The question arises out of the equations assumption on the shape of the earth. Using the Geosphere package there were three equations, the first two Haversine and Vincenty Sphere both assume the earth is round. Which as it turns out it is more elliptical, so there is the Vincenty Ellipsoid. What I wanted to know was is there a big difference between the different formulas? And if so, how big?

require(geosphere)
require(maps)
data(us.cities)
 
#Setting up the data, ‘ny’ is the long. and lat. for New York City, ‘all’ is a matrix of all the 
# cities available in the geosphere package (1005), with the long. and lat. data.
 
ny<-c(-118.41, 34.11)
all<-matrix(data=c(us.cities$long, us.cities$lat), ncol=2)
 
#Summing the distance between NY and all the other cities in the US (1005 of them)
#by so doing the error is compounded with each additional city
 
hav<-sum(distm(ny, all, fun=distHaversine))
hav.time<-proc.time()
v.sphere<-sum(distm(ny, all, fun=distVincentySphere))
v.sphere.time<-proc.time()
v.ellip<-sum (distm(ny, all, fun=distVincentyEllipsoid))
v.ellip.time<-proc.time()
hav.time; v.sphere.time; v.ellip.time;
proc.time<-c (1.350, 1.350, 2.510)
row.names<-c(‘Haversine’,’Vincenty.Sphere’, ‘Vincenty.Ellipsoid’)

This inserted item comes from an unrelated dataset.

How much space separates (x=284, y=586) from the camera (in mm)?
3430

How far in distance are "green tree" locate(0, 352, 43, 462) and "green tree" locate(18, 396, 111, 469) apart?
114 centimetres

ny.all<-rbind(hav, v.sphere, v.ellip); ny.all<-cbind(ny.all, proc.time)
rownames(ny.all)<-row.names; colnames(ny.all)<-c(‘Sum Distance’, ‘Processor Time’)
 ny.all
 
#Determining the difference between the various models available in the geosphere package
#Meters were conveted into miles, the largest difference between the models was approximately
#1090 miles, or 1.085326 miles per city of difference, this is considerable
 
hav.v.ellp<-(v.ellip-hav)*0.000621371192
hav.v.sphere<-abs(hav-v.sphere)*0.000621371192
hav.v.ellp; hav.v.sphere
diff<-rbind(hav.v.ellp, hav.v.sphere)
rownames(diff)<-c(‘Haversine-Vincenty.Ellipsoid’,’Haversine-Vincenty.Sphere’)
colnames(diff)<-’Distance (miles)’; diff
 
#what is the average error
 
hav.v.ellp/1005
 





In the end the Vincenty.Ellipsoid was used as the method for determining the distance as it was the most precise by an average margin of 1.0853 miles per city, this is a significant margin of error when many cities are being analyzed and the extra computing time is worth it.